NVIDIA GeForce GPGPU
I worked also on NVIDIA GeForce GTX 295 to implement some algorithms in information retrieval. It is still a work in progress and to be published. However, from my insights of the Cell Broadband Engine, I  figured out some architectural properties that worth also sharing with you.
NVIDIA GPUs programming framework is abstracting to a great extent the architectural details of the microprocessor. From productivity point of view, this is a great feature. However, it is leaving few options for researchers and experienced developers to explore different options inside it. For example, I couldn’t find a clear way that would help me scheduling threads to processor’s cores. It is done, not sure yet, by the processor’s scheduler. It is following the same policy used by Intel’s hyper-threading and Sun’s multi-threading architecture. I’m now measuring if memory latency differs from one core to another.  My initial measures show that memory latency is almost the same across all cores. However, I’m a little bit concerned about the relatively many hierarchies built into the processor. I realize that the shared memory model mandates such hierarchy to have reasonable synchronization overhead. However, adding hierarchies to run away from this problem is not the best solution. NVIDIA is still investing in this hierarchical through their new GPU processor, Fermi.

Although the multi-core processors are providing a smart escape from physical limitations of the uni-core processors, but they need thorough architectural analysis to best utilize their resources. I think this is attainable by monitoring different execution patterns and pinpointing bottlenecks. This should make it easier build efficient programming models, run-time systems, and algorithms for multi- and many-core microprocessors. For example, inside the Cell Broadband Engine microprocessor manual cache management and the Element Interconnect Bus (EIB) formed the opportunity to build run-time systems to get best  performance while simplifying the programming model, such as micro-threading, MPI microtask, data prefetching. I think multi- and many-cores processors will evolve through a closed feedback loop, see below.

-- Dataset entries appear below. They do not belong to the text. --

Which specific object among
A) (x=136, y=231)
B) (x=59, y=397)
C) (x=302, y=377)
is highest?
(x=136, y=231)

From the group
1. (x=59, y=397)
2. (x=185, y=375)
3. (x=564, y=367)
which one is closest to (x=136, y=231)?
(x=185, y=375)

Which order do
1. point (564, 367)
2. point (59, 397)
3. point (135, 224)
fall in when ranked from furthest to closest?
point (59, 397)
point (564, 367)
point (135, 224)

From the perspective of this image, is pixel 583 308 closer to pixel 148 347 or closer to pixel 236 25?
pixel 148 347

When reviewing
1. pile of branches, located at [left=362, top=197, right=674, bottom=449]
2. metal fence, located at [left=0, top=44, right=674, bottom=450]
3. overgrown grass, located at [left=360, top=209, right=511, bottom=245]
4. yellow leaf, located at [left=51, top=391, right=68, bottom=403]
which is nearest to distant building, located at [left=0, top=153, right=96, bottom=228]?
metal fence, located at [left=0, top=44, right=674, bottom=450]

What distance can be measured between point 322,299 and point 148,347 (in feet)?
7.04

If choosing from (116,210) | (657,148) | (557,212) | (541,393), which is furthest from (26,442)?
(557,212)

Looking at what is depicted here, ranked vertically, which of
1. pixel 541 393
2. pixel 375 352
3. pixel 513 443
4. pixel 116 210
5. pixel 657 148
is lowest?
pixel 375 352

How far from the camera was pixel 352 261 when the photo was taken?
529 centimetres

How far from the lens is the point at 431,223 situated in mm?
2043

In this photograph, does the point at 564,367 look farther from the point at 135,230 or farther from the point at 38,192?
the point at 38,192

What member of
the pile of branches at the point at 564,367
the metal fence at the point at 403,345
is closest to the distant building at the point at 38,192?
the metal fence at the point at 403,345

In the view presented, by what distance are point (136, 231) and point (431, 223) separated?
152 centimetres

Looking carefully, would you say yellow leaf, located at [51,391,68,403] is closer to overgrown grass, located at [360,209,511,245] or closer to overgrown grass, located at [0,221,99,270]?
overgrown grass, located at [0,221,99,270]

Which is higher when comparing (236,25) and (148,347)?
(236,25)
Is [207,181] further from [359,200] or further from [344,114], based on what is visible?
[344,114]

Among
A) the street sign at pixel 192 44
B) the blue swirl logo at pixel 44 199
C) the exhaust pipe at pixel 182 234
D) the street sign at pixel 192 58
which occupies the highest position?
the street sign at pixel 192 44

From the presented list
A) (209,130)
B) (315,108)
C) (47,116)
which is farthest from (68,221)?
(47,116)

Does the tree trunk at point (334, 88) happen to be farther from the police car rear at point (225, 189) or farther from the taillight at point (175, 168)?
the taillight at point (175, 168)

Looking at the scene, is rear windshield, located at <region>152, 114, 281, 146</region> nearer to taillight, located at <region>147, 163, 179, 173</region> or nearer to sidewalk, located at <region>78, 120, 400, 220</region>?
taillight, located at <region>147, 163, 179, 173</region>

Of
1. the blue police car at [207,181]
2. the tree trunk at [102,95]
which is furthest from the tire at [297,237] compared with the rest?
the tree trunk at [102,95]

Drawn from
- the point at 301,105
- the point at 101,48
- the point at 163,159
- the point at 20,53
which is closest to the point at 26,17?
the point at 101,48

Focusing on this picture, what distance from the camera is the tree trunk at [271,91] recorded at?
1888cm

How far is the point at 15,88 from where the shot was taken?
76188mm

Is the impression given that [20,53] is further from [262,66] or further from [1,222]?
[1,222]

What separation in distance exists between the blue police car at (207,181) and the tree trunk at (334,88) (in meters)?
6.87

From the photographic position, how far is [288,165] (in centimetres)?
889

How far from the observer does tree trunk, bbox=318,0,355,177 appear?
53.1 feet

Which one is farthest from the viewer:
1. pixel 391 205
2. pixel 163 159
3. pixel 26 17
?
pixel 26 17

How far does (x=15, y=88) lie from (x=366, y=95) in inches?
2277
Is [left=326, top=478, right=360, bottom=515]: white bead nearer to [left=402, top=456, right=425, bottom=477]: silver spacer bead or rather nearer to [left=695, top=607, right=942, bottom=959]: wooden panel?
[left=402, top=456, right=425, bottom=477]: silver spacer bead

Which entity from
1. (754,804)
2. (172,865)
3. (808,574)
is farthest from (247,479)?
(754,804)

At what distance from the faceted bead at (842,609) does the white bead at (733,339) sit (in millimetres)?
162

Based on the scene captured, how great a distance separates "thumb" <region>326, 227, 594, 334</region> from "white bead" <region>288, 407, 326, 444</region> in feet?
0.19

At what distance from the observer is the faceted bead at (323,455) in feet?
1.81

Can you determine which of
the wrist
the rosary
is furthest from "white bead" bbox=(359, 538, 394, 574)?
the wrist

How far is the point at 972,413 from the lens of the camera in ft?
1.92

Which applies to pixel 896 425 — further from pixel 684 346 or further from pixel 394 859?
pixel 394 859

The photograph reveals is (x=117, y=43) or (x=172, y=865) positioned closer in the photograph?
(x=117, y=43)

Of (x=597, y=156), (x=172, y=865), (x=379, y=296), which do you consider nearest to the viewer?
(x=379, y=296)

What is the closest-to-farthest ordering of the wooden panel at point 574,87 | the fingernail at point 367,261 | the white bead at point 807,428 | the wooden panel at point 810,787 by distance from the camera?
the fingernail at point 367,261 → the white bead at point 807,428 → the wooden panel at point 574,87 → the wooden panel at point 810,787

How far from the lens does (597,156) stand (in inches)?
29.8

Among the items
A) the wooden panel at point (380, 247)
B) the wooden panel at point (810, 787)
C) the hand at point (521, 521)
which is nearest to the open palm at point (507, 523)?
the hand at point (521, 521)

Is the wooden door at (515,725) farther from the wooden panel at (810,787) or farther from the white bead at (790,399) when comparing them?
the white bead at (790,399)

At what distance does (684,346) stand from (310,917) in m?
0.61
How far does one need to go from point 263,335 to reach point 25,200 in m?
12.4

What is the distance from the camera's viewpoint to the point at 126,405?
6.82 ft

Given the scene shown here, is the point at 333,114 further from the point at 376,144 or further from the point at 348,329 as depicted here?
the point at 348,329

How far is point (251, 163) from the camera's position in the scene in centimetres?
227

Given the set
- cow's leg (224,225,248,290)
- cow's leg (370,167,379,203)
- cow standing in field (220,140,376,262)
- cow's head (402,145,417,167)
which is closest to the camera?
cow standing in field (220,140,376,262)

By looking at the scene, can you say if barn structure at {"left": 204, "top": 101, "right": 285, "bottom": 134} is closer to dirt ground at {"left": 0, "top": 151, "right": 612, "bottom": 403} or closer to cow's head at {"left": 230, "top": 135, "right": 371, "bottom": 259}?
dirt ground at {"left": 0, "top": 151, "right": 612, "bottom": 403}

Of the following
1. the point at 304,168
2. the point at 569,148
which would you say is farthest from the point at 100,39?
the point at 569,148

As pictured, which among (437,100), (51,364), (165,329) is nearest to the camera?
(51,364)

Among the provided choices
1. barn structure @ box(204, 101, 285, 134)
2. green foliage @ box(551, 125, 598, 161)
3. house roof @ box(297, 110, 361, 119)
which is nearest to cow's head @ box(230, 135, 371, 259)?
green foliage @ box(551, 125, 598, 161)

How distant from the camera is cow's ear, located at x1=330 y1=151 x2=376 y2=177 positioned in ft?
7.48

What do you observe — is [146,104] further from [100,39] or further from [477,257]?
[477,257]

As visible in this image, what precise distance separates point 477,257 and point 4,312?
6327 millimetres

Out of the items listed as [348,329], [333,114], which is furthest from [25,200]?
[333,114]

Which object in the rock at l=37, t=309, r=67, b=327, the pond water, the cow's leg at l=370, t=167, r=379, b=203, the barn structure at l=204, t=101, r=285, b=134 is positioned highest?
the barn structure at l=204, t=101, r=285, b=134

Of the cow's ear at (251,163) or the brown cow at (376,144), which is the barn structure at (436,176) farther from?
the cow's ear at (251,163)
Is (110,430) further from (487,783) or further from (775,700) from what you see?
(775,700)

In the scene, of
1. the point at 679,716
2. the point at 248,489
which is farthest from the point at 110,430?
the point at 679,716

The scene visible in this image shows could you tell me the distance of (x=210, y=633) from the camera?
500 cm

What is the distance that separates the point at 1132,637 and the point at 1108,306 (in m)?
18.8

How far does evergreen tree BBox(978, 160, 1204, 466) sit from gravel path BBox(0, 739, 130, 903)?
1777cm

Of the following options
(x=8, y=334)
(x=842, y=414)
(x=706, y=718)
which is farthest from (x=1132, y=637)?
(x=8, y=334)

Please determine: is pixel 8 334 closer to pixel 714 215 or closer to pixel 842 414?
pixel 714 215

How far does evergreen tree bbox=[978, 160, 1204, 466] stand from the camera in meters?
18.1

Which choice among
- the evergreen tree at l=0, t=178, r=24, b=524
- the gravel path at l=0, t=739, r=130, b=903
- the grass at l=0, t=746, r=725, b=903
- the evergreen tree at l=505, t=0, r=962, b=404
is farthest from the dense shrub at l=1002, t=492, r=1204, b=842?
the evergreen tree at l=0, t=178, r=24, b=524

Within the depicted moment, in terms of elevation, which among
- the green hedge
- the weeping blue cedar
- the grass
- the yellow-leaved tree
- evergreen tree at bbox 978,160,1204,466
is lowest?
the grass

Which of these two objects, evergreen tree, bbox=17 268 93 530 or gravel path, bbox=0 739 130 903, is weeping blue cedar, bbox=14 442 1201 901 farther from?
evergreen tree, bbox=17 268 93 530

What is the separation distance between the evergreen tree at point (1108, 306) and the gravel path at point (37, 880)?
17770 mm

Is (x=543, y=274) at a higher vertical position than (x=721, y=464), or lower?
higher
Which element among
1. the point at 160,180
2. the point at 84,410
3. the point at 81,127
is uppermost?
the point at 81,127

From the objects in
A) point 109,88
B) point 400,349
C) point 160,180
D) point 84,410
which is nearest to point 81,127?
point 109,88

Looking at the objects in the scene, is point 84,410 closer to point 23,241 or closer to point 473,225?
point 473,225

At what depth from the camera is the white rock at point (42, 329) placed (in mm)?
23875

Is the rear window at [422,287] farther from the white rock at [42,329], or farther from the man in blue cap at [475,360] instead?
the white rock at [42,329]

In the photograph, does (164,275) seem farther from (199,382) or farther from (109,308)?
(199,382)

Whenever a new architecture is being introduced, developers and researchers start implementing different algorithms and applications to get the best out of it. However, performance bottlenecks pops to the surface very soon. Several efforts try to solve these bottlenecks through either tweaking implemented algorithms or building general frameworks that would identify at run-time performance degradation parameters and change them. On the other hand the loop is properly closed if microprocessor designers listen to developers notes and try to hide these bottlenecks through architectural enhancements. This I think was properly handled in the new Fermi architecture of NVIDIA’s GPGPUs. For example, Fermi has now multiple memory controllers each is handling requests of different groups. This should reduce effect of memory requests serialization, which is a serious performance bottleneck.

I believe research teams are moving now from the naive ways of speeding up multi- and many-core processors by doing the old tricks of algorithmic enhancements to digging more into the processor’s architectural features and proposing better programming models backup by run-time libraries and frameworks. This trend is blending compilers, operating systems, parallel programming, and microprocessors architecture together.